The National Science Foundation spent $216,000 to study whether or not politicians “gain or lose support by taking ambiguous positions.”
The National Institutes of Health spent approximately $442,340 to study the behavior of male prostitutes in Vietnam.
Approximately $1 million of U.S. taxpayer money was used to create poetry for the Little Rock, New Orleans, Milwaukee and Chicago zoos.
The Conservation Commission of Monkton, Vermont got $150,000 from the federal government to construct a “critter crossing”. Thanks to U.S. government money, the lives of “thousands” of migrating salamanders are now being saved.
In California, one park received $440,000 in federal funds to perform “green energy upgrades” on a building that has not been used for a decade.
The National Science Foundation gave the Minnesota Zoo over $600,000 so that they could develop an online video game called “Wolfquest”.
Almost unbelievably, the National Institutes of Health was given $800,000 in “stimulus funds” to study the impact of a “genital-washing program” on men in South Africa.

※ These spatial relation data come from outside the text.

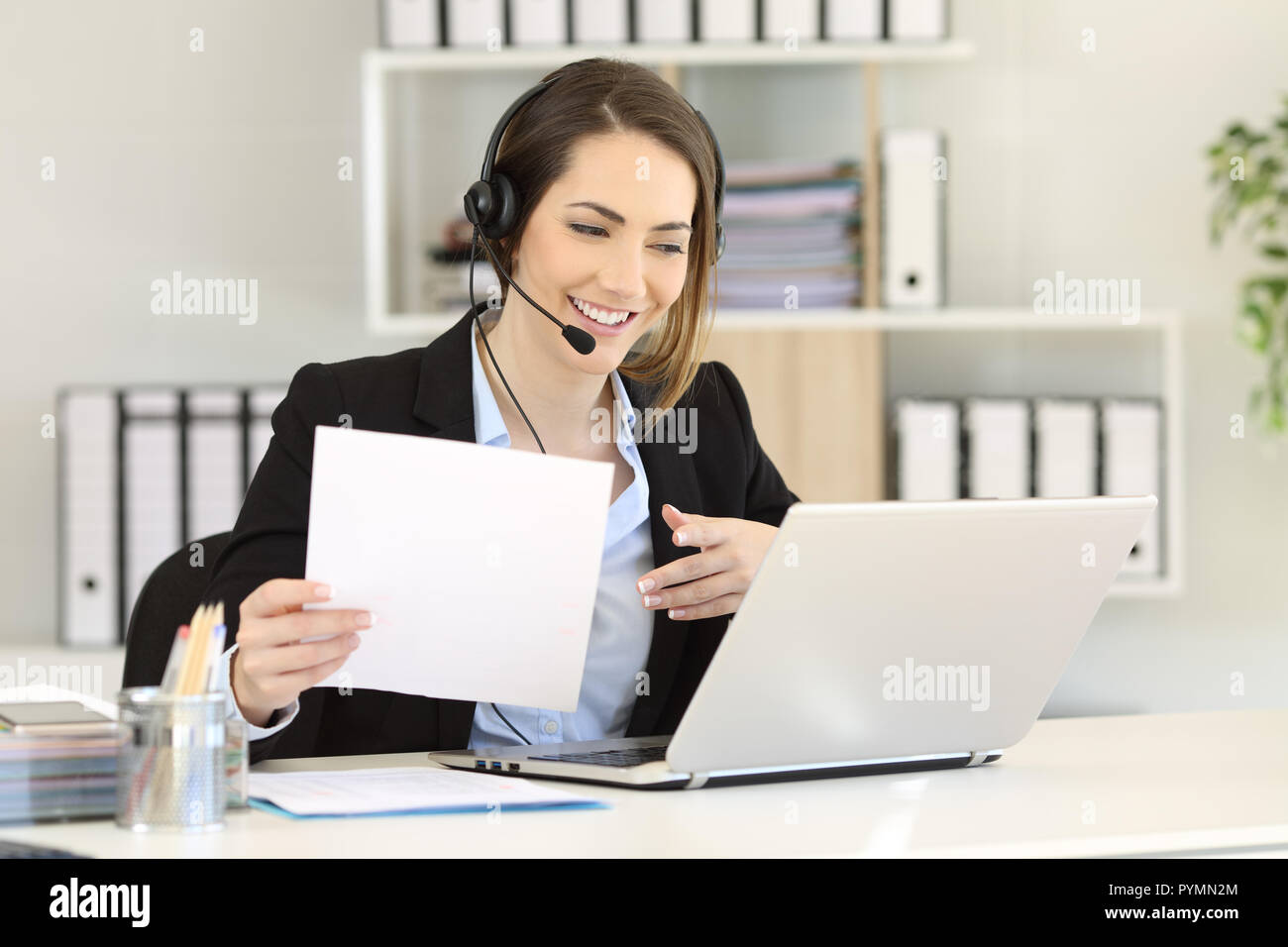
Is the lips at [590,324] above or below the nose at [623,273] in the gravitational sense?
below

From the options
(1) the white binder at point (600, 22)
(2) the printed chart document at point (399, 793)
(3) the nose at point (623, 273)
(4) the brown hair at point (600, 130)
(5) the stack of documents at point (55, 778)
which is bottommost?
(2) the printed chart document at point (399, 793)

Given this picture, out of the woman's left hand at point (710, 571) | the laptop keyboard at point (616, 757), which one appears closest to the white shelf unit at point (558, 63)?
the woman's left hand at point (710, 571)

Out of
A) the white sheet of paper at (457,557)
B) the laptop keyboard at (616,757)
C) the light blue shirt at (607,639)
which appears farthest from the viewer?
the light blue shirt at (607,639)

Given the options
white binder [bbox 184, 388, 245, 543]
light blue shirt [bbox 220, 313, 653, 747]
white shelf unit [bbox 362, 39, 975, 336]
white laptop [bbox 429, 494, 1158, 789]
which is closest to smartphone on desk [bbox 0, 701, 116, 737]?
white laptop [bbox 429, 494, 1158, 789]

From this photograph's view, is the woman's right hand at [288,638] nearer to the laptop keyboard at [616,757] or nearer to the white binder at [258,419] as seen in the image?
the laptop keyboard at [616,757]

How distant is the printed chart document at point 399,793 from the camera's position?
860 millimetres

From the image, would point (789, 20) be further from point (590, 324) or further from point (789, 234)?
point (590, 324)

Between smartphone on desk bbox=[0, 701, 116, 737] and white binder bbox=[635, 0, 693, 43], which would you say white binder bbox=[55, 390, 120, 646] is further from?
smartphone on desk bbox=[0, 701, 116, 737]

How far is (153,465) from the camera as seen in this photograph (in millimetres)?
2146

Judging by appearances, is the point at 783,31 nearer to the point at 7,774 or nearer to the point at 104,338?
the point at 104,338

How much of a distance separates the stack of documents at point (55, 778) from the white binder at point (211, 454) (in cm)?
133

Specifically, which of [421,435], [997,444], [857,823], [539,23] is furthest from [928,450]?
[857,823]

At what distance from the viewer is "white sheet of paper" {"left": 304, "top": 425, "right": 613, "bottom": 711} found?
2.90 ft
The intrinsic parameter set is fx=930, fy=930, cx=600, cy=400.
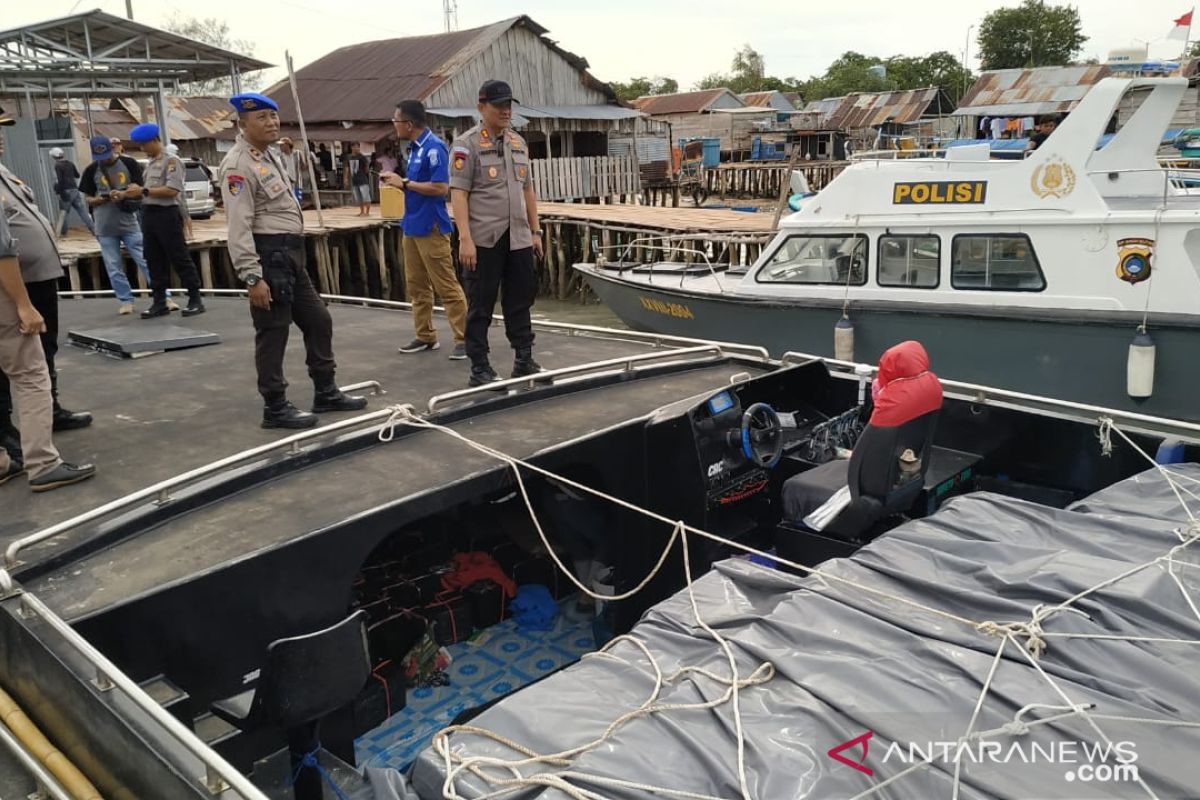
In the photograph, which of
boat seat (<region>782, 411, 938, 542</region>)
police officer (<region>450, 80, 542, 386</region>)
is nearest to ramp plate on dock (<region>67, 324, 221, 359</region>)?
police officer (<region>450, 80, 542, 386</region>)

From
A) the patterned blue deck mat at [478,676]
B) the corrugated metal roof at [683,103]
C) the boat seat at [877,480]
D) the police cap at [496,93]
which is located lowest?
the patterned blue deck mat at [478,676]

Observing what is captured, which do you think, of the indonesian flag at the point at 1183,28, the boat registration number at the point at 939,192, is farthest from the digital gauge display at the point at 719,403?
Answer: the indonesian flag at the point at 1183,28

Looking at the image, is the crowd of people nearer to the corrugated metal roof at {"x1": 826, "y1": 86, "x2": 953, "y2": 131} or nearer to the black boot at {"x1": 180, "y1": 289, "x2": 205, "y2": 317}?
the black boot at {"x1": 180, "y1": 289, "x2": 205, "y2": 317}

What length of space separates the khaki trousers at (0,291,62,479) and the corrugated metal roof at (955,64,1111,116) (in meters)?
31.7

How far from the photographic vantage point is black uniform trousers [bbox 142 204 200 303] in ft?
21.8

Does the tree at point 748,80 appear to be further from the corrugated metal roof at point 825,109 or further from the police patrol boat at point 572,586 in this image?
the police patrol boat at point 572,586

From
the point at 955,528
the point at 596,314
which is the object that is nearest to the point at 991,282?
the point at 955,528

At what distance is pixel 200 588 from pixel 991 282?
7.19 meters

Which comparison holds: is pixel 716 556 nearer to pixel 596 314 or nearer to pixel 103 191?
pixel 103 191

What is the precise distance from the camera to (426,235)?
5.68m

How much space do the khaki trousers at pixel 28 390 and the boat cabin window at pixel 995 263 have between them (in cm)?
713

http://theeconomiccollapseblog.com/arch ... g-money-on
All of these have economic benefits (such as the first and fourth examples), benefits in terms of understanding climate change (the second example), historical benefits (the third and fifth examples), medical or social science benefits (examples number six and eleven), cultural benefits (the third and seventh examples), or ecological benefits (examples eight, nine, and ten).
This is actually far more reasonable than I am accustomed to seeing when it comes to government spending.